From June through September, the Southwest Monsoon dominates life in much of South Asia. Accounting for 75-90 per cent of the annual rainfall in most parts of the region (excepting Sri Lanka and southeastern India), the monsoon has an all-pervading influence on the socio-economic fabric of the region and thus of the national economies of South Asian countries.
Advance information about the likely performance of the monsoon underpins planning and decision-making in climate-sensitive sectors such as agriculture and informs public health and risk-management strategies.
The seasonal daytime maximum temperatures are most likely to be normal to below normal over most parts of the region except over extreme northwest and some areas of northern and northeastern parts of the region. Maximum temperatures are expected to be normal over remaining parts of the region.
The outlook factored in observed and emerging climatic features that influence the performance of the southwest monsoon, such as the El Niño-Southern Oscillation (ENSO) conditions over the equatorial Pacific, Indian Ocean Dipole, winter and spring Northern Hemisphere snow cover and land surface temperature anomalies.

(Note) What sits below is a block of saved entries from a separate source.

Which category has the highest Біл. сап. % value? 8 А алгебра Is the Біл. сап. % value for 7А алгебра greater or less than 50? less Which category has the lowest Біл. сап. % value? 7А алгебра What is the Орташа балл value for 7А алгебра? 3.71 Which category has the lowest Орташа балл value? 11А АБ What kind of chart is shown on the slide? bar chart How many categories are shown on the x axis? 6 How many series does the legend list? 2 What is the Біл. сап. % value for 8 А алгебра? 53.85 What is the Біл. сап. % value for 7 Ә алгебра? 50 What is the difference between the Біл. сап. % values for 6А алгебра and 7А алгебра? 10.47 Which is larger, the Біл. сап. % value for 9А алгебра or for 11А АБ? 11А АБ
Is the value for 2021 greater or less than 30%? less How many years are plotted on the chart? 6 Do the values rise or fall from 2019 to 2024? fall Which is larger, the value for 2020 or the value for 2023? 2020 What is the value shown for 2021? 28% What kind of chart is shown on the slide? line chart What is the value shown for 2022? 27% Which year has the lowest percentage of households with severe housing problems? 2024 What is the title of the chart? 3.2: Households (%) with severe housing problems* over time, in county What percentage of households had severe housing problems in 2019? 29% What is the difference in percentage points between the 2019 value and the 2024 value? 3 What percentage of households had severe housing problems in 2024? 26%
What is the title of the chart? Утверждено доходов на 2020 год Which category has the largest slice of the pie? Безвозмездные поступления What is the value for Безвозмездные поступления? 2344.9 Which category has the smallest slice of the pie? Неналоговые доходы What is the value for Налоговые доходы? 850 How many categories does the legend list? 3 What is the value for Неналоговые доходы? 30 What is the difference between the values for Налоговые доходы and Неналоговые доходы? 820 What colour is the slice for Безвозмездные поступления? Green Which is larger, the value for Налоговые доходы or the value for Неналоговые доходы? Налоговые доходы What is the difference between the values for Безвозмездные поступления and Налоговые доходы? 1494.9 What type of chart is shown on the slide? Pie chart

The South Asian Climate Outlook Forum took place remotely from 26-28 April. It was attended by experts from the National Meteorological and Hydrological Services (NMHSs) of nine South Asian countries as well as from global and regional climate centres and agencies including WMO Regional Climate Centre Pune (RCC-Pune), UK Met Office, WMO and Regional Integrated Multi-hazard Early-warning System for Asia and Africa.
SASCOF-22 is followed by the Climate services User Session for climate sensitive sectors: agriculture, water, disaster risk reduction and health, It focuses on sharing, understanding and interpreting the seasonal climate information to make effective use of it to manage climate risks in the region. The session will also identify further needs of the sectors in terms of customized products and tools to support decision-making.
SASCOF was launched in 2010 under the auspices of WMO to engage South Asian countries that share a strong and common interest in understanding and forecasting the monsoon. It is one of a worldwide network of Regional Climate Outlook Forums supported by WMO and its partners to promote collaboration and information sharing on seasonal climate prediction and related issues.